É bem verdade que o sr. Saramago não nega o que ele chama de “o instável equilíbrio do fingimento”, mas também não acredita em fingimentos puros, falsidades puras que, assim como as verdades ditas puras, não existem, senão bastante misturadas nos caldos da ficção. Sua maior preocupação não é tanto com a promoção do narrador à esfera da paternidade, mas com o espaço supostamente vazio deixado pelo desaparecimento do autor. O sr. Saramago, além de obcecado por si mesmo, é também a tal ponto obcecado pela necessidade de permanecer o autor em condição de proeminência em qualquer análise que se faça de uma obra literária, que chega ao ponto de se perguntar se o que move o leitor não será o desejo de encontrar dentro do livro, mais do que a história em si, “a pessoa invisível mas onipresente do seu autor”.

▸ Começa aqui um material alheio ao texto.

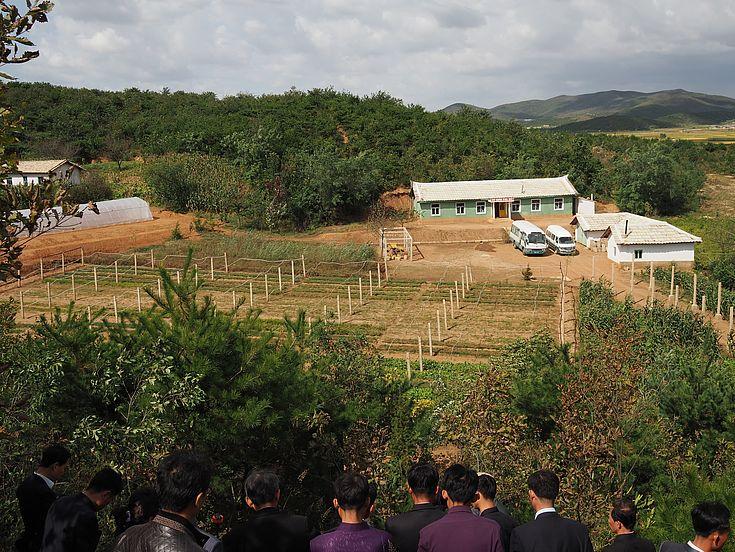 Zum Ende des Projektes konnten über 100 Hektar bei der Aufforstungs-Station in Sangseo-ri wieder erforstet werden.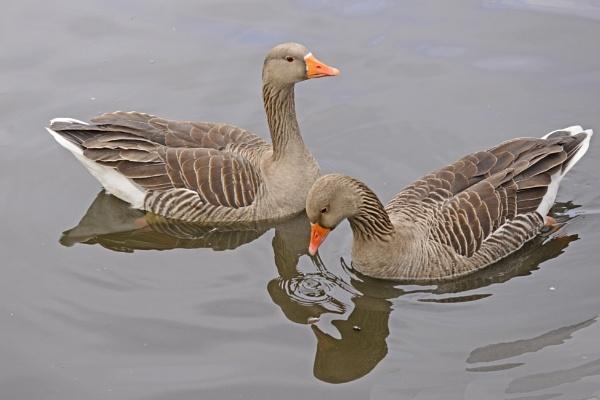 grey lag geese western spiecies by krebsbaum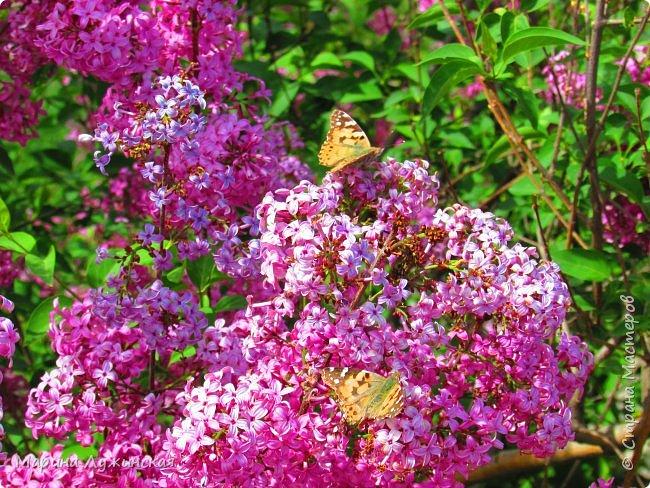 Добрый день!   У нас выдался тёплый, спокойный весенний денёк....  фото 19
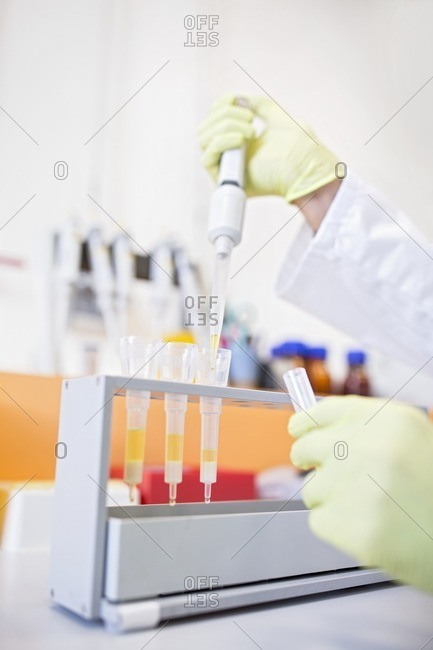 Technician pipetting samples into cartridges for solid phase extraction (SPE). SPE is used to separate biological compounds from a mixture for further analysis.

Para ele, não há espaços vazios. Quando se põe a refletir sobre a sua própria obra, coloca-se a si mesmo, sem a menor cerimônia, no centro narrativo de tudo o que escreve, o que vale dizer: não há uma única linha escrita, um único pensamento formulado por seus narradores, que não esteja de acordo com as idéias do próprio cidadão português José Saramago. Isto, se por um lado contribui, e muito, para a formação de uma identidade, uma homogeneidade e uma coerência ideológica a envolver os narradores do sr. Saramago, os livros do sr. Saramago e o próprio sr. Saramago, por outro lado diminuiu enormemente as suas, podemos assim dizer, alternativas de fingimento literário. Tenho a certeza de que ele não concordaria com isso.

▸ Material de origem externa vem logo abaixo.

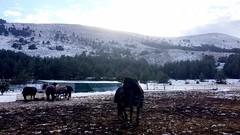 Hiver 2k17 : Grasse (Elena Teim Photographie) Tags: campagne caussols grasse montagne natur naturaleza nature vert verde verse brown marron cheval horse elevage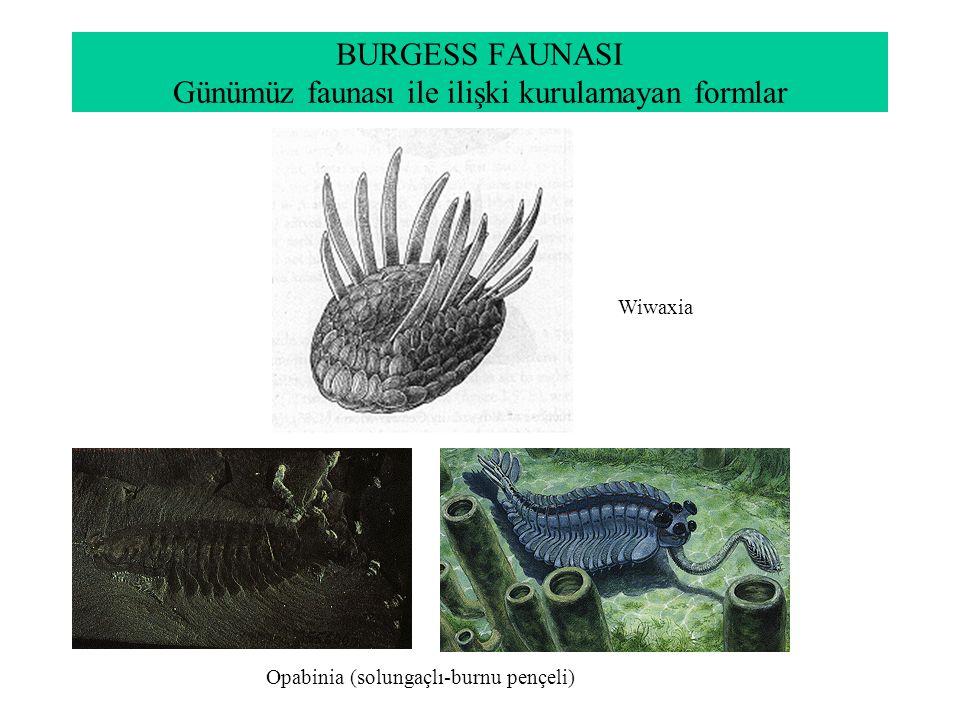 BURGESS FAUNASI Günümüz faunası ile ilişki kurulamayan formlar
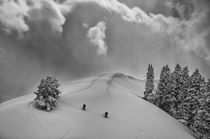 Backcountry Ski Climbers in fresh powder, view near Beartrap... by Danita Delimont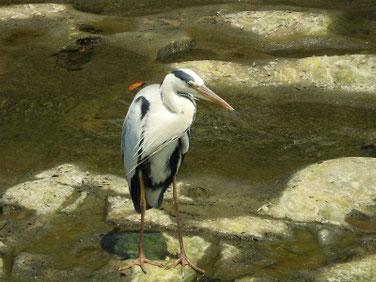 青鷺(あおさぎ) 散策路河川 210608撮影 632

Então, se o sr. Barthes minimizou e reduziu a uma espécie de desfunção o papel do autor no manejo com o texto literário, o sr. Saramago, em sua amadora e simplista incursão pela “terra estranha” da teoria literária, dimensionou a sua importância ao ponto de eleger a si próprio o centro nervoso de seus romances, desconsiderando radicalmente a mera hipótese de um narrador. E talvez esteja aí uma das razões pelas quais os portugueses torçam tanto a boca quando o assunto calha de ser o sr. Saramago. Eu bem sei que a minha estatisticazinha não é significativa, mas quatro em cada cinco portugueses a quem pergunto pelo premiado escritor dizem que já não agüentam mais o seu egocentrismo e as suas verdades. Quem narra a história, seja qual for o romance do sr. Saramago que se tenha à mão, não é o narrador (ai dele!), mas ele próprio, o sr. Saramago, e quem emite todos os juízos estéticos e morais acerca dos personagens e da trama não é tampouco um narrador (ai dele!), mas também ele próprio, o sr. Saramago, que sequer se dá ao trabalho de se esconder por detrás de um estilo que seja específico para cada livro.

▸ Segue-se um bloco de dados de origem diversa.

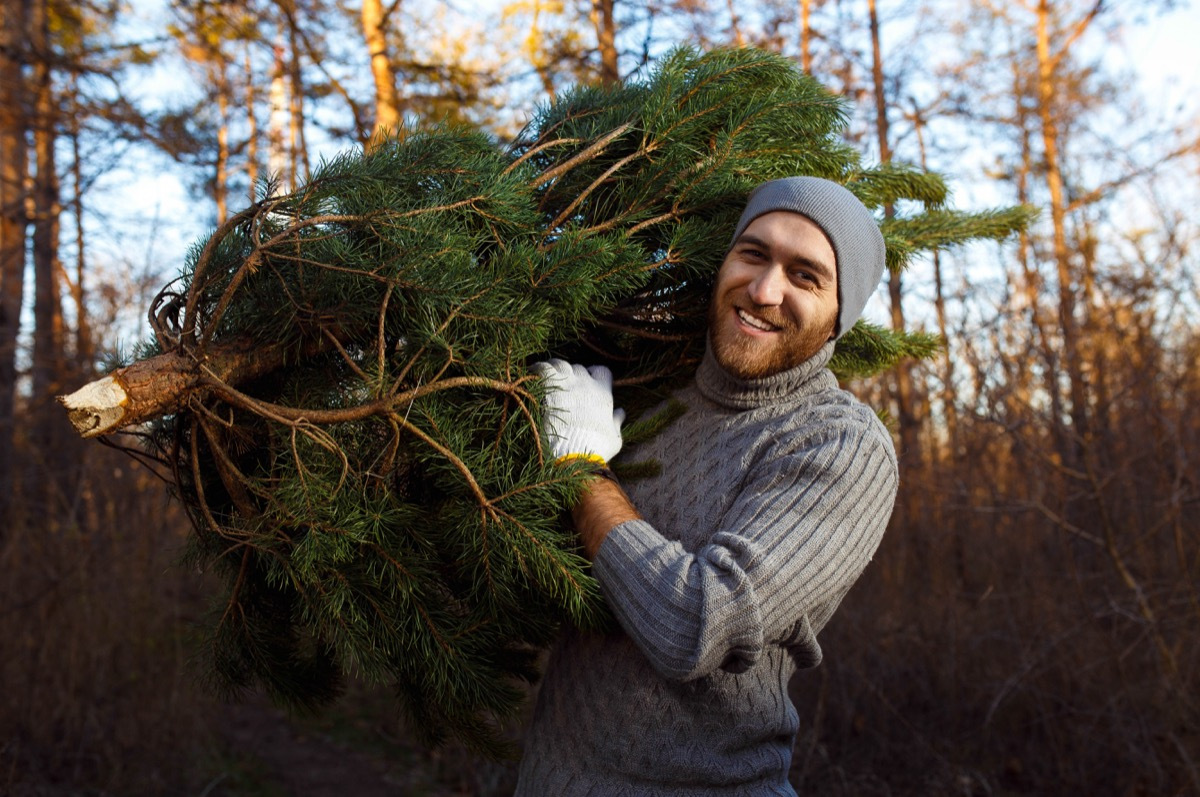 young man carrying christmas tree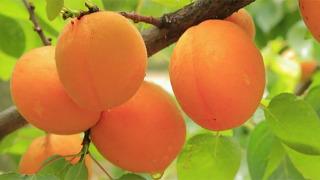 양귀비도 챙긴 노화 방지 열매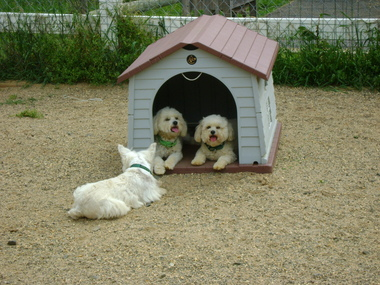 Dogs On The Farm and Cats Too - Atlantic Highlands, NJ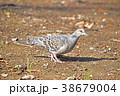 キジバト ハト 野鳥の写真 38679004
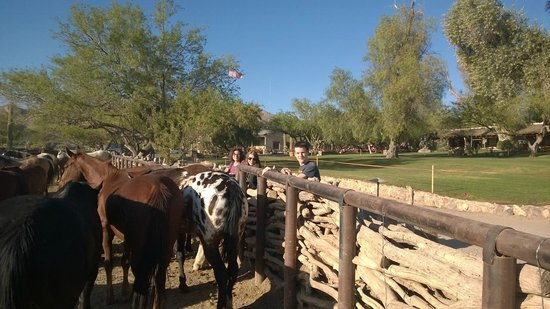 Tanque Verde Ranch: main corral across from dining hall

O estilo é sempre o mesmo. O estilo é o próprio homem, o sr. Saramago — um estilo, diga-se, extremamente bem cuidado, inteligente e marcado por uma inegável fluidez narrativa; um estilo que já se tornou a sua marca. E esse estilo não se caracteriza, como muito já se escreveu, por qualquer subversão da linguagem, ou mais especificamente da pontuação. Não. A pontuação do sr. Saramago, salvo um pequeno detalhe acelerador de leitura, é das mais ortodoxas e certinhas. O que faz o sr. Saramago é simplesmente limitar-se ao uso de vírgulas e pontos, nunca pontos de exclamação, nunca pontos-e-vírgulas, nunca travessões, nunca reticências e raramente pontos de interrogação. O detalhe acelerador a que me referi resume-se a marcar as alternâncias de um diálogo com uma vírgula e, em seguida, com uma letra maiúscula a estabelecer o início da fala do outro interlocutor. Isto não é nada diante das estupendas maluquices gráficas que se lêem por aí.

Esse estilo saramágico foi seguramente uma das três principais razões pelas quais o sr. Saramago ganhou leitores e prêmios. A segunda razão deve-se às suas idéias, ou seja, aos argumentos centrais de seus romances, os chamados plots — engenhosíssimos argumentos que podem ser expostos, sem exceção, em no máximo três ou mesmo duas linhas. A terceira razão alimenta-se da potência filosófica e humanística das suas histórias e dos seus personagens. O sr. Saramago-ele-mesmo (ai dele!) não constitui, por si, embora ele insista em acreditar nessa possibilidade, razão alguma para que nós nos apaixonemos pela sua obra. É por isso que talvez não devamos exigir deste senhor mais nada, a não ser que continue (e se limite...) a escrever mais e mais obras-primas.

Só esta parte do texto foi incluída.